- [Aim of the exercise]:
Please reproduce everything in the subscription agreement below from "The Subscriber can" down to "of the Shares.", word for word.

- [Text]:
++++
The Subscriber can bear the economic risk of this investment and can afford a
complete loss of his investment.  In evaluating the suitability of an investment
in the Shares, the Investor has not relied upon any representations or other
information (whether oral or written) other than as set forth in the Offering
Documents and other than independent investigations made by the Subscriber or
representative(s) of the Subscriber.

          1.14      The Subscriber hereby acknowledges that the offering of the
Shares has not been reviewed, endorsed or recommended by the United States
Securities and Exchange Commission (the "Commission") or any state or foreign
regulatory authority and that no federal, state or foreign authority has made
any finding or determination as to the fairness of the offering of the Shares.

          1.15      The Subscriber understands that there is no market for the
Shares and that no market is expected to develop for the Shares.  The Subscriber
hereby agrees that it will not dispose of an interest in this Agreement or any
of the Shares by way of sale, transfer, assignment, pledge, hypothecation or any
other means other than in accordance with the provisions set forth in the
Declaration (which provisions are summarized in the Memorandum).

          1.16      Any information which the Subscriber has furnished to the
Fund in Section 6 or on the signature page hereof is correct and complete as of
the date of this Agreement and if there should be any material change, prior to
the Initial Closing, in such information or in any representation or warranty
made by the Subscriber herein, the Subscriber will immediately furnish such
revised or corrected information to the Fund.

          1.17      The Subscriber hereby represents that the address or the
addresses of the Subscriber furnished by him on the signature page hereof is the
undersigned's principal residence if he is a natural person or its principal
business address or addresses if it is a corporation or other entity.
++++
- [Material provided]:
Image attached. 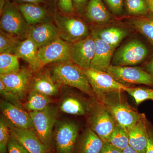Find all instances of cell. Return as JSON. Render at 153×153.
<instances>
[{"label":"cell","instance_id":"11","mask_svg":"<svg viewBox=\"0 0 153 153\" xmlns=\"http://www.w3.org/2000/svg\"><path fill=\"white\" fill-rule=\"evenodd\" d=\"M82 70L96 97L112 91H124L127 86L116 81L106 71H99L91 68L82 69Z\"/></svg>","mask_w":153,"mask_h":153},{"label":"cell","instance_id":"46","mask_svg":"<svg viewBox=\"0 0 153 153\" xmlns=\"http://www.w3.org/2000/svg\"><path fill=\"white\" fill-rule=\"evenodd\" d=\"M52 1H53L55 3H57L58 0H52Z\"/></svg>","mask_w":153,"mask_h":153},{"label":"cell","instance_id":"30","mask_svg":"<svg viewBox=\"0 0 153 153\" xmlns=\"http://www.w3.org/2000/svg\"><path fill=\"white\" fill-rule=\"evenodd\" d=\"M125 8L129 15L142 17L151 14L146 0H125Z\"/></svg>","mask_w":153,"mask_h":153},{"label":"cell","instance_id":"40","mask_svg":"<svg viewBox=\"0 0 153 153\" xmlns=\"http://www.w3.org/2000/svg\"><path fill=\"white\" fill-rule=\"evenodd\" d=\"M145 153H153V128L149 126L147 145Z\"/></svg>","mask_w":153,"mask_h":153},{"label":"cell","instance_id":"38","mask_svg":"<svg viewBox=\"0 0 153 153\" xmlns=\"http://www.w3.org/2000/svg\"><path fill=\"white\" fill-rule=\"evenodd\" d=\"M90 0H73L74 13L82 15Z\"/></svg>","mask_w":153,"mask_h":153},{"label":"cell","instance_id":"13","mask_svg":"<svg viewBox=\"0 0 153 153\" xmlns=\"http://www.w3.org/2000/svg\"><path fill=\"white\" fill-rule=\"evenodd\" d=\"M31 69L22 68L13 73L0 74V81L9 91L19 96L22 99L31 84L33 78Z\"/></svg>","mask_w":153,"mask_h":153},{"label":"cell","instance_id":"45","mask_svg":"<svg viewBox=\"0 0 153 153\" xmlns=\"http://www.w3.org/2000/svg\"><path fill=\"white\" fill-rule=\"evenodd\" d=\"M146 1L147 3L151 13L153 15V0H146Z\"/></svg>","mask_w":153,"mask_h":153},{"label":"cell","instance_id":"20","mask_svg":"<svg viewBox=\"0 0 153 153\" xmlns=\"http://www.w3.org/2000/svg\"><path fill=\"white\" fill-rule=\"evenodd\" d=\"M38 49L33 41L27 38L21 42L15 55L28 63L33 72H38L44 67L38 57Z\"/></svg>","mask_w":153,"mask_h":153},{"label":"cell","instance_id":"5","mask_svg":"<svg viewBox=\"0 0 153 153\" xmlns=\"http://www.w3.org/2000/svg\"><path fill=\"white\" fill-rule=\"evenodd\" d=\"M88 118L89 127L106 142L113 131L117 123L114 118L104 105L97 98L91 102Z\"/></svg>","mask_w":153,"mask_h":153},{"label":"cell","instance_id":"1","mask_svg":"<svg viewBox=\"0 0 153 153\" xmlns=\"http://www.w3.org/2000/svg\"><path fill=\"white\" fill-rule=\"evenodd\" d=\"M124 92L112 91L96 97L111 114L117 123L128 132L139 120L142 114L129 104Z\"/></svg>","mask_w":153,"mask_h":153},{"label":"cell","instance_id":"3","mask_svg":"<svg viewBox=\"0 0 153 153\" xmlns=\"http://www.w3.org/2000/svg\"><path fill=\"white\" fill-rule=\"evenodd\" d=\"M54 19L60 38L68 43L72 44L84 39L91 33L85 22L71 14L56 12Z\"/></svg>","mask_w":153,"mask_h":153},{"label":"cell","instance_id":"16","mask_svg":"<svg viewBox=\"0 0 153 153\" xmlns=\"http://www.w3.org/2000/svg\"><path fill=\"white\" fill-rule=\"evenodd\" d=\"M149 124L142 114L136 123L128 131L129 146L140 153H145L148 143Z\"/></svg>","mask_w":153,"mask_h":153},{"label":"cell","instance_id":"19","mask_svg":"<svg viewBox=\"0 0 153 153\" xmlns=\"http://www.w3.org/2000/svg\"><path fill=\"white\" fill-rule=\"evenodd\" d=\"M82 14L88 21L97 26L107 25L113 20L102 0H90Z\"/></svg>","mask_w":153,"mask_h":153},{"label":"cell","instance_id":"8","mask_svg":"<svg viewBox=\"0 0 153 153\" xmlns=\"http://www.w3.org/2000/svg\"><path fill=\"white\" fill-rule=\"evenodd\" d=\"M79 127L73 121L62 120L55 124L53 140L57 153H73L77 142Z\"/></svg>","mask_w":153,"mask_h":153},{"label":"cell","instance_id":"9","mask_svg":"<svg viewBox=\"0 0 153 153\" xmlns=\"http://www.w3.org/2000/svg\"><path fill=\"white\" fill-rule=\"evenodd\" d=\"M106 72L119 83L126 86L143 84L153 87V78L143 68L136 66H116L111 65Z\"/></svg>","mask_w":153,"mask_h":153},{"label":"cell","instance_id":"4","mask_svg":"<svg viewBox=\"0 0 153 153\" xmlns=\"http://www.w3.org/2000/svg\"><path fill=\"white\" fill-rule=\"evenodd\" d=\"M34 131L48 152L52 148L53 128L57 122L58 110L50 105L41 111L29 112Z\"/></svg>","mask_w":153,"mask_h":153},{"label":"cell","instance_id":"12","mask_svg":"<svg viewBox=\"0 0 153 153\" xmlns=\"http://www.w3.org/2000/svg\"><path fill=\"white\" fill-rule=\"evenodd\" d=\"M95 49V40L91 33L87 38L71 44V62L82 69L90 68Z\"/></svg>","mask_w":153,"mask_h":153},{"label":"cell","instance_id":"28","mask_svg":"<svg viewBox=\"0 0 153 153\" xmlns=\"http://www.w3.org/2000/svg\"><path fill=\"white\" fill-rule=\"evenodd\" d=\"M22 40L3 30H0V54H14Z\"/></svg>","mask_w":153,"mask_h":153},{"label":"cell","instance_id":"43","mask_svg":"<svg viewBox=\"0 0 153 153\" xmlns=\"http://www.w3.org/2000/svg\"><path fill=\"white\" fill-rule=\"evenodd\" d=\"M123 153H140L131 146H128L123 150Z\"/></svg>","mask_w":153,"mask_h":153},{"label":"cell","instance_id":"44","mask_svg":"<svg viewBox=\"0 0 153 153\" xmlns=\"http://www.w3.org/2000/svg\"><path fill=\"white\" fill-rule=\"evenodd\" d=\"M7 1L6 0H0V14L1 15L4 11Z\"/></svg>","mask_w":153,"mask_h":153},{"label":"cell","instance_id":"14","mask_svg":"<svg viewBox=\"0 0 153 153\" xmlns=\"http://www.w3.org/2000/svg\"><path fill=\"white\" fill-rule=\"evenodd\" d=\"M59 38L58 28L49 21L30 26L27 37L38 49Z\"/></svg>","mask_w":153,"mask_h":153},{"label":"cell","instance_id":"24","mask_svg":"<svg viewBox=\"0 0 153 153\" xmlns=\"http://www.w3.org/2000/svg\"><path fill=\"white\" fill-rule=\"evenodd\" d=\"M60 86L53 80L49 71H45L39 72L33 77L31 89L50 97L58 94Z\"/></svg>","mask_w":153,"mask_h":153},{"label":"cell","instance_id":"6","mask_svg":"<svg viewBox=\"0 0 153 153\" xmlns=\"http://www.w3.org/2000/svg\"><path fill=\"white\" fill-rule=\"evenodd\" d=\"M0 27L1 30L23 41L27 38L30 26L20 12L18 4L7 1L1 15Z\"/></svg>","mask_w":153,"mask_h":153},{"label":"cell","instance_id":"26","mask_svg":"<svg viewBox=\"0 0 153 153\" xmlns=\"http://www.w3.org/2000/svg\"><path fill=\"white\" fill-rule=\"evenodd\" d=\"M133 27L149 41L153 46V15L135 17L130 21Z\"/></svg>","mask_w":153,"mask_h":153},{"label":"cell","instance_id":"22","mask_svg":"<svg viewBox=\"0 0 153 153\" xmlns=\"http://www.w3.org/2000/svg\"><path fill=\"white\" fill-rule=\"evenodd\" d=\"M91 30V33L115 49L128 34L127 30L118 26L97 27Z\"/></svg>","mask_w":153,"mask_h":153},{"label":"cell","instance_id":"31","mask_svg":"<svg viewBox=\"0 0 153 153\" xmlns=\"http://www.w3.org/2000/svg\"><path fill=\"white\" fill-rule=\"evenodd\" d=\"M19 58L14 54H0V74H9L20 70Z\"/></svg>","mask_w":153,"mask_h":153},{"label":"cell","instance_id":"33","mask_svg":"<svg viewBox=\"0 0 153 153\" xmlns=\"http://www.w3.org/2000/svg\"><path fill=\"white\" fill-rule=\"evenodd\" d=\"M1 118L0 121V153H7V146L11 136L10 123Z\"/></svg>","mask_w":153,"mask_h":153},{"label":"cell","instance_id":"25","mask_svg":"<svg viewBox=\"0 0 153 153\" xmlns=\"http://www.w3.org/2000/svg\"><path fill=\"white\" fill-rule=\"evenodd\" d=\"M20 12L30 26L47 22L48 13L46 9L38 4H18Z\"/></svg>","mask_w":153,"mask_h":153},{"label":"cell","instance_id":"18","mask_svg":"<svg viewBox=\"0 0 153 153\" xmlns=\"http://www.w3.org/2000/svg\"><path fill=\"white\" fill-rule=\"evenodd\" d=\"M95 41L94 55L91 64V68L106 71L111 65L115 48L107 44L97 36L92 34Z\"/></svg>","mask_w":153,"mask_h":153},{"label":"cell","instance_id":"36","mask_svg":"<svg viewBox=\"0 0 153 153\" xmlns=\"http://www.w3.org/2000/svg\"><path fill=\"white\" fill-rule=\"evenodd\" d=\"M8 153H31L19 141L11 135L7 146Z\"/></svg>","mask_w":153,"mask_h":153},{"label":"cell","instance_id":"39","mask_svg":"<svg viewBox=\"0 0 153 153\" xmlns=\"http://www.w3.org/2000/svg\"><path fill=\"white\" fill-rule=\"evenodd\" d=\"M123 151L115 147L108 142H104L100 153H123Z\"/></svg>","mask_w":153,"mask_h":153},{"label":"cell","instance_id":"34","mask_svg":"<svg viewBox=\"0 0 153 153\" xmlns=\"http://www.w3.org/2000/svg\"><path fill=\"white\" fill-rule=\"evenodd\" d=\"M0 93L1 96L6 100V101L23 108V106L20 101L21 99L20 97L17 94L8 90L4 83L1 81H0Z\"/></svg>","mask_w":153,"mask_h":153},{"label":"cell","instance_id":"32","mask_svg":"<svg viewBox=\"0 0 153 153\" xmlns=\"http://www.w3.org/2000/svg\"><path fill=\"white\" fill-rule=\"evenodd\" d=\"M124 91L131 96L137 105L147 100L153 101V89L143 87L126 86Z\"/></svg>","mask_w":153,"mask_h":153},{"label":"cell","instance_id":"21","mask_svg":"<svg viewBox=\"0 0 153 153\" xmlns=\"http://www.w3.org/2000/svg\"><path fill=\"white\" fill-rule=\"evenodd\" d=\"M91 102H88L79 96L67 94L62 98L59 105L60 111L68 114L85 115L90 111Z\"/></svg>","mask_w":153,"mask_h":153},{"label":"cell","instance_id":"15","mask_svg":"<svg viewBox=\"0 0 153 153\" xmlns=\"http://www.w3.org/2000/svg\"><path fill=\"white\" fill-rule=\"evenodd\" d=\"M1 109L6 119L12 126L20 128L34 129L29 113L7 101L1 102Z\"/></svg>","mask_w":153,"mask_h":153},{"label":"cell","instance_id":"10","mask_svg":"<svg viewBox=\"0 0 153 153\" xmlns=\"http://www.w3.org/2000/svg\"><path fill=\"white\" fill-rule=\"evenodd\" d=\"M71 44L59 38L39 48L38 57L43 66L51 63L71 62Z\"/></svg>","mask_w":153,"mask_h":153},{"label":"cell","instance_id":"42","mask_svg":"<svg viewBox=\"0 0 153 153\" xmlns=\"http://www.w3.org/2000/svg\"><path fill=\"white\" fill-rule=\"evenodd\" d=\"M143 69L150 74L153 78V55L149 60L146 63Z\"/></svg>","mask_w":153,"mask_h":153},{"label":"cell","instance_id":"41","mask_svg":"<svg viewBox=\"0 0 153 153\" xmlns=\"http://www.w3.org/2000/svg\"><path fill=\"white\" fill-rule=\"evenodd\" d=\"M14 2L17 4H40L45 2V0H13Z\"/></svg>","mask_w":153,"mask_h":153},{"label":"cell","instance_id":"2","mask_svg":"<svg viewBox=\"0 0 153 153\" xmlns=\"http://www.w3.org/2000/svg\"><path fill=\"white\" fill-rule=\"evenodd\" d=\"M58 85L75 88L91 97L95 95L82 68L72 62L57 63L49 71Z\"/></svg>","mask_w":153,"mask_h":153},{"label":"cell","instance_id":"47","mask_svg":"<svg viewBox=\"0 0 153 153\" xmlns=\"http://www.w3.org/2000/svg\"><path fill=\"white\" fill-rule=\"evenodd\" d=\"M6 1H11V0H6Z\"/></svg>","mask_w":153,"mask_h":153},{"label":"cell","instance_id":"7","mask_svg":"<svg viewBox=\"0 0 153 153\" xmlns=\"http://www.w3.org/2000/svg\"><path fill=\"white\" fill-rule=\"evenodd\" d=\"M148 47L137 39L131 40L115 52L111 65L134 66L143 62L149 55Z\"/></svg>","mask_w":153,"mask_h":153},{"label":"cell","instance_id":"23","mask_svg":"<svg viewBox=\"0 0 153 153\" xmlns=\"http://www.w3.org/2000/svg\"><path fill=\"white\" fill-rule=\"evenodd\" d=\"M104 142L89 127L83 132L76 145V153H100Z\"/></svg>","mask_w":153,"mask_h":153},{"label":"cell","instance_id":"17","mask_svg":"<svg viewBox=\"0 0 153 153\" xmlns=\"http://www.w3.org/2000/svg\"><path fill=\"white\" fill-rule=\"evenodd\" d=\"M10 126L11 135L19 141L30 153H49L33 129L18 128L10 123Z\"/></svg>","mask_w":153,"mask_h":153},{"label":"cell","instance_id":"27","mask_svg":"<svg viewBox=\"0 0 153 153\" xmlns=\"http://www.w3.org/2000/svg\"><path fill=\"white\" fill-rule=\"evenodd\" d=\"M52 102L50 97L31 89L24 106L29 112L41 111L49 106Z\"/></svg>","mask_w":153,"mask_h":153},{"label":"cell","instance_id":"37","mask_svg":"<svg viewBox=\"0 0 153 153\" xmlns=\"http://www.w3.org/2000/svg\"><path fill=\"white\" fill-rule=\"evenodd\" d=\"M57 4L61 12L68 14L74 13L73 0H58Z\"/></svg>","mask_w":153,"mask_h":153},{"label":"cell","instance_id":"35","mask_svg":"<svg viewBox=\"0 0 153 153\" xmlns=\"http://www.w3.org/2000/svg\"><path fill=\"white\" fill-rule=\"evenodd\" d=\"M109 10L115 16H122L124 14L125 0H103Z\"/></svg>","mask_w":153,"mask_h":153},{"label":"cell","instance_id":"29","mask_svg":"<svg viewBox=\"0 0 153 153\" xmlns=\"http://www.w3.org/2000/svg\"><path fill=\"white\" fill-rule=\"evenodd\" d=\"M107 141L115 147L123 151L129 146L128 133L123 127L117 123Z\"/></svg>","mask_w":153,"mask_h":153}]
</instances>
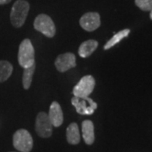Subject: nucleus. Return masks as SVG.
Returning <instances> with one entry per match:
<instances>
[{
  "label": "nucleus",
  "mask_w": 152,
  "mask_h": 152,
  "mask_svg": "<svg viewBox=\"0 0 152 152\" xmlns=\"http://www.w3.org/2000/svg\"><path fill=\"white\" fill-rule=\"evenodd\" d=\"M30 10V4L26 0H17L12 6L10 21L15 28H20L25 24Z\"/></svg>",
  "instance_id": "nucleus-1"
},
{
  "label": "nucleus",
  "mask_w": 152,
  "mask_h": 152,
  "mask_svg": "<svg viewBox=\"0 0 152 152\" xmlns=\"http://www.w3.org/2000/svg\"><path fill=\"white\" fill-rule=\"evenodd\" d=\"M18 62L23 69L35 64V49L30 39H25L20 44Z\"/></svg>",
  "instance_id": "nucleus-2"
},
{
  "label": "nucleus",
  "mask_w": 152,
  "mask_h": 152,
  "mask_svg": "<svg viewBox=\"0 0 152 152\" xmlns=\"http://www.w3.org/2000/svg\"><path fill=\"white\" fill-rule=\"evenodd\" d=\"M34 28L36 31L42 33L47 37H53L56 34V26L52 18L45 14H41L34 20Z\"/></svg>",
  "instance_id": "nucleus-3"
},
{
  "label": "nucleus",
  "mask_w": 152,
  "mask_h": 152,
  "mask_svg": "<svg viewBox=\"0 0 152 152\" xmlns=\"http://www.w3.org/2000/svg\"><path fill=\"white\" fill-rule=\"evenodd\" d=\"M13 145L20 152H30L33 147L32 137L26 129H19L14 134Z\"/></svg>",
  "instance_id": "nucleus-4"
},
{
  "label": "nucleus",
  "mask_w": 152,
  "mask_h": 152,
  "mask_svg": "<svg viewBox=\"0 0 152 152\" xmlns=\"http://www.w3.org/2000/svg\"><path fill=\"white\" fill-rule=\"evenodd\" d=\"M71 103L76 109V112L80 115H91L97 108V103L95 102L91 98L75 97L72 98Z\"/></svg>",
  "instance_id": "nucleus-5"
},
{
  "label": "nucleus",
  "mask_w": 152,
  "mask_h": 152,
  "mask_svg": "<svg viewBox=\"0 0 152 152\" xmlns=\"http://www.w3.org/2000/svg\"><path fill=\"white\" fill-rule=\"evenodd\" d=\"M96 80L91 75H86L78 82L73 89V94L77 97H87L94 91Z\"/></svg>",
  "instance_id": "nucleus-6"
},
{
  "label": "nucleus",
  "mask_w": 152,
  "mask_h": 152,
  "mask_svg": "<svg viewBox=\"0 0 152 152\" xmlns=\"http://www.w3.org/2000/svg\"><path fill=\"white\" fill-rule=\"evenodd\" d=\"M53 124L48 118V114L40 112L36 118L35 129L38 135L42 138H49L53 134Z\"/></svg>",
  "instance_id": "nucleus-7"
},
{
  "label": "nucleus",
  "mask_w": 152,
  "mask_h": 152,
  "mask_svg": "<svg viewBox=\"0 0 152 152\" xmlns=\"http://www.w3.org/2000/svg\"><path fill=\"white\" fill-rule=\"evenodd\" d=\"M80 25L86 31H94L101 26L100 15L96 12H88L81 16Z\"/></svg>",
  "instance_id": "nucleus-8"
},
{
  "label": "nucleus",
  "mask_w": 152,
  "mask_h": 152,
  "mask_svg": "<svg viewBox=\"0 0 152 152\" xmlns=\"http://www.w3.org/2000/svg\"><path fill=\"white\" fill-rule=\"evenodd\" d=\"M76 66L75 55L72 53L60 54L55 61V67L61 73H64Z\"/></svg>",
  "instance_id": "nucleus-9"
},
{
  "label": "nucleus",
  "mask_w": 152,
  "mask_h": 152,
  "mask_svg": "<svg viewBox=\"0 0 152 152\" xmlns=\"http://www.w3.org/2000/svg\"><path fill=\"white\" fill-rule=\"evenodd\" d=\"M48 118L53 127L58 128L63 124L64 113H63V110L61 108V106L58 102H52L50 108H49Z\"/></svg>",
  "instance_id": "nucleus-10"
},
{
  "label": "nucleus",
  "mask_w": 152,
  "mask_h": 152,
  "mask_svg": "<svg viewBox=\"0 0 152 152\" xmlns=\"http://www.w3.org/2000/svg\"><path fill=\"white\" fill-rule=\"evenodd\" d=\"M82 136L86 145H92L95 141L94 124L91 120H85L82 123Z\"/></svg>",
  "instance_id": "nucleus-11"
},
{
  "label": "nucleus",
  "mask_w": 152,
  "mask_h": 152,
  "mask_svg": "<svg viewBox=\"0 0 152 152\" xmlns=\"http://www.w3.org/2000/svg\"><path fill=\"white\" fill-rule=\"evenodd\" d=\"M97 47L98 42H96V40L91 39V40L86 41L83 43L80 44V46L79 48V51H78L79 55L83 58H88L96 50Z\"/></svg>",
  "instance_id": "nucleus-12"
},
{
  "label": "nucleus",
  "mask_w": 152,
  "mask_h": 152,
  "mask_svg": "<svg viewBox=\"0 0 152 152\" xmlns=\"http://www.w3.org/2000/svg\"><path fill=\"white\" fill-rule=\"evenodd\" d=\"M67 141L70 145H78L80 141V134L79 127L76 123H72L68 126L66 130Z\"/></svg>",
  "instance_id": "nucleus-13"
},
{
  "label": "nucleus",
  "mask_w": 152,
  "mask_h": 152,
  "mask_svg": "<svg viewBox=\"0 0 152 152\" xmlns=\"http://www.w3.org/2000/svg\"><path fill=\"white\" fill-rule=\"evenodd\" d=\"M129 33H130L129 29H124V30L120 31L119 32H118L117 34H115L113 37L105 44L104 50H108V49L112 48L115 45H117L119 42H121L124 38L127 37L129 35Z\"/></svg>",
  "instance_id": "nucleus-14"
},
{
  "label": "nucleus",
  "mask_w": 152,
  "mask_h": 152,
  "mask_svg": "<svg viewBox=\"0 0 152 152\" xmlns=\"http://www.w3.org/2000/svg\"><path fill=\"white\" fill-rule=\"evenodd\" d=\"M13 73V65L9 61L0 60V83L6 81Z\"/></svg>",
  "instance_id": "nucleus-15"
},
{
  "label": "nucleus",
  "mask_w": 152,
  "mask_h": 152,
  "mask_svg": "<svg viewBox=\"0 0 152 152\" xmlns=\"http://www.w3.org/2000/svg\"><path fill=\"white\" fill-rule=\"evenodd\" d=\"M35 69H36V64H33L32 66L29 67V68H26L24 69V72H23V77H22V84L24 89L28 90L32 82V78L35 73Z\"/></svg>",
  "instance_id": "nucleus-16"
},
{
  "label": "nucleus",
  "mask_w": 152,
  "mask_h": 152,
  "mask_svg": "<svg viewBox=\"0 0 152 152\" xmlns=\"http://www.w3.org/2000/svg\"><path fill=\"white\" fill-rule=\"evenodd\" d=\"M135 4L143 11L152 10V0H135Z\"/></svg>",
  "instance_id": "nucleus-17"
},
{
  "label": "nucleus",
  "mask_w": 152,
  "mask_h": 152,
  "mask_svg": "<svg viewBox=\"0 0 152 152\" xmlns=\"http://www.w3.org/2000/svg\"><path fill=\"white\" fill-rule=\"evenodd\" d=\"M12 0H0V5H4V4H10Z\"/></svg>",
  "instance_id": "nucleus-18"
},
{
  "label": "nucleus",
  "mask_w": 152,
  "mask_h": 152,
  "mask_svg": "<svg viewBox=\"0 0 152 152\" xmlns=\"http://www.w3.org/2000/svg\"><path fill=\"white\" fill-rule=\"evenodd\" d=\"M150 17H151V19L152 20V10L151 11V14H150Z\"/></svg>",
  "instance_id": "nucleus-19"
}]
</instances>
++++
- [Answer for the task]:
The Subscriber can bear the economic risk of this investment and can afford a
complete loss of his investment.  In evaluating the suitability of an investment
in the Shares, the Investor has not relied upon any representations or other
information (whether oral or written) other than as set forth in the Offering
Documents and other than independent investigations made by the Subscriber or
representative(s) of the Subscriber.

          1.14      The Subscriber hereby acknowledges that the offering of the
Shares has not been reviewed, endorsed or recommended by the United States
Securities and Exchange Commission (the "Commission") or any state or foreign
regulatory authority and that no federal, state or foreign authority has made
any finding or determination as to the fairness of the offering of the Shares.